Per esempio lei chiede la chiusura dei campi rom?

Sì, e ripeto, non aspettando la pressione delle ruspe di Salvini. Oppure parliamo di grandi opere: l’anno scorso abbiamo fatto un esposto sulla Metro C. E presto si scoperchierà anche questa pentola. È la più grande opera in realizzazione in Italia, sotto il controllo del comune a cui però è sfuggita completamente di mano. È saltato il quadro finanziario e quello giuridico, non c’è un progetto definitivo. Perché l’amministrazione mette a tacere la cosa piuttosto che comportarsi come soggetto danneggiato qual è? C’è un’inchiesta della procura, una della Corte dei conti che ha già contestato 360 milioni di danno erariale, c’è un’inchiesta dell’Anac, Cantone ha mandato una relazione molto dura accogliendo tutti i nostri rilievi. Cosa si aspetta? Perché Marino non punta i piedi, cosa che non hanno fatto né Veltroni né Alemanno, e chiede i danni anziché continuare a pagare centinaia di milioni di euro extra bando, finendo dalla parte del torto?

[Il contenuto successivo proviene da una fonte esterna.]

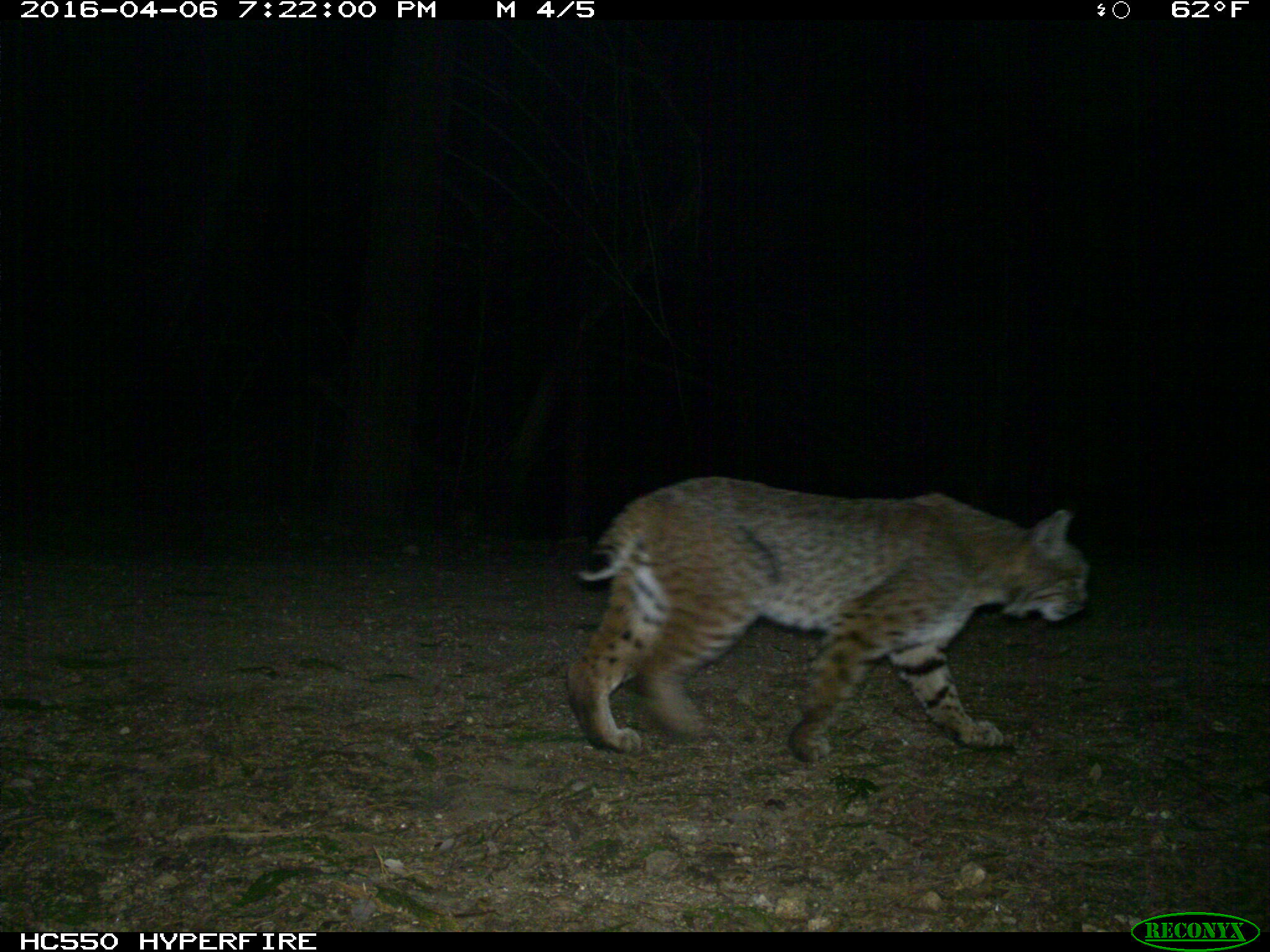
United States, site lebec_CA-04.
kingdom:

Scusi, non ho capito: Marino se ne deve andare?

Marino colga questa seconda e ultima chiamata, ma faccia un patto con la città e con la maggioranza: sue due-tre cose centrali. L’onestà non basta, dovrebbe essere scontata. Per andare avanti come ora, tanto vale staccare la spina. Anche se elezioni non sono una panacea. Se non capiamo quanto è intaccato il livello amministrativo, rischiamo di cambiare le facce ma poi di ritrovarci con gli stessi problemi.

Crede che il comune potrebbe essere sciolto per mafia?

Vedremo cosa dice la relazione della commissione prefettizia e quanto l’organizzazione criminale era in grado di controllare la macchina amministrativa, anche al di là della politica, fino nelle stanze del Campidoglio dove si prendono le decisioni.

Il Pd è certo: andare avanti.

Ma il Pd ha la capacità di dare al sindaco un contributo diverso da quello che c’è stato finora? Sembrano molto più impegnati a tenere insieme il partito. E c’è molta confusione fra partito e istituzione. Ogni volta che succede qualcosa Marino va a sentire il commissario Orfini: con tutto il rispetto, Orfini non è il vicesindaco. Marino parli con la sua maggioranza. Non possiamo mettere il governo di Roma a servizio del lifting del Pd.